Records:
════════

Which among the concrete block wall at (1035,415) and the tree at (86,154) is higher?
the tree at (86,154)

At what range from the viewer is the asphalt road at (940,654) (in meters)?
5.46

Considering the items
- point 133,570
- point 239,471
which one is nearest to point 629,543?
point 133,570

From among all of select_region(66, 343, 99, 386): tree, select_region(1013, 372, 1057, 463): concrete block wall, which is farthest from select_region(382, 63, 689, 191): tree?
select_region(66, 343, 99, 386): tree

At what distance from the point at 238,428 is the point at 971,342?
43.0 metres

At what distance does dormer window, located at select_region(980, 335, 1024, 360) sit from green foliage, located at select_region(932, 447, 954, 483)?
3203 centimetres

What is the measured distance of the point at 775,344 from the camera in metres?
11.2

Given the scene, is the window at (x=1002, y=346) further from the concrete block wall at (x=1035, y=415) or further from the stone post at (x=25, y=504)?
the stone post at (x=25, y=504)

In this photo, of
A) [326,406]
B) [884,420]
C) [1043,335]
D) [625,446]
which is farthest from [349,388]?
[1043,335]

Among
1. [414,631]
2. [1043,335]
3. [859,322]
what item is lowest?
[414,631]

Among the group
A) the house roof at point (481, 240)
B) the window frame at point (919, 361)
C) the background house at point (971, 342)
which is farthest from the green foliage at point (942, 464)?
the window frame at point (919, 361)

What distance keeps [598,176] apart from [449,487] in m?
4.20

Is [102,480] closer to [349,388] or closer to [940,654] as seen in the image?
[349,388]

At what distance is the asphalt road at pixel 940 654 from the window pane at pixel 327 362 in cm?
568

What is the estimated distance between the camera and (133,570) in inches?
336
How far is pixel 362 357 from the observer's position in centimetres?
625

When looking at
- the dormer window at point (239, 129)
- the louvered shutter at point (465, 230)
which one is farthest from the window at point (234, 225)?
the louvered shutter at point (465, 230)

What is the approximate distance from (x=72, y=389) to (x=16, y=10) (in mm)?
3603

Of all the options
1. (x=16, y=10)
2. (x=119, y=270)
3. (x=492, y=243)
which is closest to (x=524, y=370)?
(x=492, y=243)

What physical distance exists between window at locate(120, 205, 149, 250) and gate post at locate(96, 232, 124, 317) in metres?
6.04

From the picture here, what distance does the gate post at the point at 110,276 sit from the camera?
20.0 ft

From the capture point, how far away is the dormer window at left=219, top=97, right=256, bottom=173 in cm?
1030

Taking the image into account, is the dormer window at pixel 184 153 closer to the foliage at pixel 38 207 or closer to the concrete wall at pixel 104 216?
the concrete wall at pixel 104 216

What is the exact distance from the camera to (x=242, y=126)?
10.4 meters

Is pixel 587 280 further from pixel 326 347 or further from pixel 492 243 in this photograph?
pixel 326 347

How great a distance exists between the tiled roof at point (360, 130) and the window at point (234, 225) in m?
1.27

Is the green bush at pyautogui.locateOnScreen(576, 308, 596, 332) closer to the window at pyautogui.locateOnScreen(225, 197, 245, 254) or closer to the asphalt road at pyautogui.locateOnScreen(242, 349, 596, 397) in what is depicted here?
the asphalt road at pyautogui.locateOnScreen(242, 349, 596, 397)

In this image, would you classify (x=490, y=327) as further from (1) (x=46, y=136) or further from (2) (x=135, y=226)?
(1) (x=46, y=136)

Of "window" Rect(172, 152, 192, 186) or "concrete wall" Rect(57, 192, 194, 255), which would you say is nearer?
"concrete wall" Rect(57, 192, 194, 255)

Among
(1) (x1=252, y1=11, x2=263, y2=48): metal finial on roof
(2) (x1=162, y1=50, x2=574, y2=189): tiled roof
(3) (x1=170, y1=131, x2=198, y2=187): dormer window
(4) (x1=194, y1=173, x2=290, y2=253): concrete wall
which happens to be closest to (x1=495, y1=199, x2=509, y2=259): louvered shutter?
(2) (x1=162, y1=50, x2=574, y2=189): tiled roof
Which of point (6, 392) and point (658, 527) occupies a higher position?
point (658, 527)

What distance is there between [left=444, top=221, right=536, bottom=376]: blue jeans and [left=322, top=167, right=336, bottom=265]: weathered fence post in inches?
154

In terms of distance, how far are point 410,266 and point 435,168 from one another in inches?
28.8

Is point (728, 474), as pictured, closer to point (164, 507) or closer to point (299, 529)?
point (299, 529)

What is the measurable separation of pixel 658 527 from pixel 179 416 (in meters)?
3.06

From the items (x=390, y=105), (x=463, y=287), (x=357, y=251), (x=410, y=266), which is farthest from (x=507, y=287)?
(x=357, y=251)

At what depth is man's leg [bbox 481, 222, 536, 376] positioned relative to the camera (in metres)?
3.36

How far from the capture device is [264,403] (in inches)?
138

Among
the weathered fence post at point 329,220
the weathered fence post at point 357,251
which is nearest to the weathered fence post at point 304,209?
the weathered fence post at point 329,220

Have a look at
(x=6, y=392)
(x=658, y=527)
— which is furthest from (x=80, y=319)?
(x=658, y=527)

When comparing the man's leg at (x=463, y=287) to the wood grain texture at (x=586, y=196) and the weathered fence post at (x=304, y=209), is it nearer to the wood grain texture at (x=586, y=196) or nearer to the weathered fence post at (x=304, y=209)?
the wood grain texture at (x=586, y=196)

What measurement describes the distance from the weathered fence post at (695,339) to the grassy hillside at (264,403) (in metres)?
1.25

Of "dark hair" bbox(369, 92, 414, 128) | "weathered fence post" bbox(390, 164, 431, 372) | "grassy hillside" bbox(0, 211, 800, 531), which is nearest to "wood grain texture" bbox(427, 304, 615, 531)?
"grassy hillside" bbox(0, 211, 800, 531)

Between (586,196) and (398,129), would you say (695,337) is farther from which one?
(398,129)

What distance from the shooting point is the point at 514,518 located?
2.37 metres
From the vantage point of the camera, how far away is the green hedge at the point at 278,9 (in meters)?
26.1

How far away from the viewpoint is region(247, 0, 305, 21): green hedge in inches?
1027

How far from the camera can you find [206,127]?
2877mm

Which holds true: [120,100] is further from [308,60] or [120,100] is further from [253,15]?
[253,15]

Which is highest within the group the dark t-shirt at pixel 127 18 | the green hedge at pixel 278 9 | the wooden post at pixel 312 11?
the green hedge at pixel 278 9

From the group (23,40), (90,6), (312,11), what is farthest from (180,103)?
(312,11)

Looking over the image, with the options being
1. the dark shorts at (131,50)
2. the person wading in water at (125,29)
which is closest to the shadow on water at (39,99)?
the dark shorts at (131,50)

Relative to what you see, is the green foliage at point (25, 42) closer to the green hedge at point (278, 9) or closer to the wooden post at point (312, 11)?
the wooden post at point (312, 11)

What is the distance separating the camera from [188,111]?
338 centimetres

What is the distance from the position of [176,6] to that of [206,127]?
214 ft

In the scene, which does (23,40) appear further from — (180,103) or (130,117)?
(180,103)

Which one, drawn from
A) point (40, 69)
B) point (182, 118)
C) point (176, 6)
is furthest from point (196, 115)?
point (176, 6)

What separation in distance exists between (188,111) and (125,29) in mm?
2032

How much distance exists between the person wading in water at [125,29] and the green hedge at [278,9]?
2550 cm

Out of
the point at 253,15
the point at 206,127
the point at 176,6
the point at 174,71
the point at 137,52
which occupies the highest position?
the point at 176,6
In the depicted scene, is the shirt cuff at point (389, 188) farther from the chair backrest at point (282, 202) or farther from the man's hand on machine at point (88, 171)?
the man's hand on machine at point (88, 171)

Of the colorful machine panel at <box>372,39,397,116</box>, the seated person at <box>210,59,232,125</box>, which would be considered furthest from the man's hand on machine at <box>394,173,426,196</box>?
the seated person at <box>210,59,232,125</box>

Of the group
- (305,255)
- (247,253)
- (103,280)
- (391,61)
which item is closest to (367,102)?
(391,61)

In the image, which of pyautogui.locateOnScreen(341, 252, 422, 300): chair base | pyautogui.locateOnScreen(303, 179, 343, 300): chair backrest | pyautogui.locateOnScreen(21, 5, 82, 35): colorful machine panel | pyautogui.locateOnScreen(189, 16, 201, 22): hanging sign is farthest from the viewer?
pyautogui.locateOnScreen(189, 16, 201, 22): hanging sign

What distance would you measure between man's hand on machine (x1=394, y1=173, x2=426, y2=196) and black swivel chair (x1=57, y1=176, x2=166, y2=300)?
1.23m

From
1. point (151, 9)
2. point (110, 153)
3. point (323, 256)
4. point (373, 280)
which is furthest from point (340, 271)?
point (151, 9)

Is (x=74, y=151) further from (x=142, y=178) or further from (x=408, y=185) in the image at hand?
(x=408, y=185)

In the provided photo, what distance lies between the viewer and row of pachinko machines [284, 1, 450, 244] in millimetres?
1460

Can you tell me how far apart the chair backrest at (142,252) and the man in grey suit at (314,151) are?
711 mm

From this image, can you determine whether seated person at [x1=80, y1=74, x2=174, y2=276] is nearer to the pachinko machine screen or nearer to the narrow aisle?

════════

* [Stated goal] Extract, verbatim, the lines from the one containing "What separation in" through the last line of the listing above.

* [Exercise output]
What separation in distance exists between (188,111) and (125,29) in mm?
2032

How much distance exists between the person wading in water at [125,29] and the green hedge at [278,9]?
2550 cm

Out of
the point at 253,15
the point at 206,127
the point at 176,6
the point at 174,71
the point at 137,52
which occupies the highest position?
the point at 176,6
In the depicted scene, is the shirt cuff at point (389, 188) farther from the chair backrest at point (282, 202) or farther from the man's hand on machine at point (88, 171)?
the man's hand on machine at point (88, 171)

Of the colorful machine panel at <box>372,39,397,116</box>, the seated person at <box>210,59,232,125</box>, which would be considered furthest from the man's hand on machine at <box>394,173,426,196</box>?
the seated person at <box>210,59,232,125</box>

Of the group
- (305,255)
- (247,253)
- (103,280)
- (391,61)
which item is closest to (367,102)?
(391,61)

In the image, which of pyautogui.locateOnScreen(341, 252, 422, 300): chair base | pyautogui.locateOnScreen(303, 179, 343, 300): chair backrest | pyautogui.locateOnScreen(21, 5, 82, 35): colorful machine panel | pyautogui.locateOnScreen(189, 16, 201, 22): hanging sign is farthest from the viewer?
pyautogui.locateOnScreen(189, 16, 201, 22): hanging sign

What distance would you measure between man's hand on machine (x1=394, y1=173, x2=426, y2=196) and black swivel chair (x1=57, y1=176, x2=166, y2=300)?
1.23m

From
1. point (151, 9)
2. point (110, 153)
3. point (323, 256)
4. point (373, 280)
which is furthest from point (340, 271)?
point (151, 9)

Is (x=74, y=151) further from (x=142, y=178) or further from (x=408, y=185) in the image at hand?
(x=408, y=185)

In the provided photo, what distance lies between the viewer and row of pachinko machines [284, 1, 450, 244] in millimetres?
1460

Can you tell me how far apart the chair backrest at (142,252) and the man in grey suit at (314,151) are?
711 mm

From this image, can you determine whether seated person at [x1=80, y1=74, x2=174, y2=276] is nearer to the pachinko machine screen or nearer to the narrow aisle?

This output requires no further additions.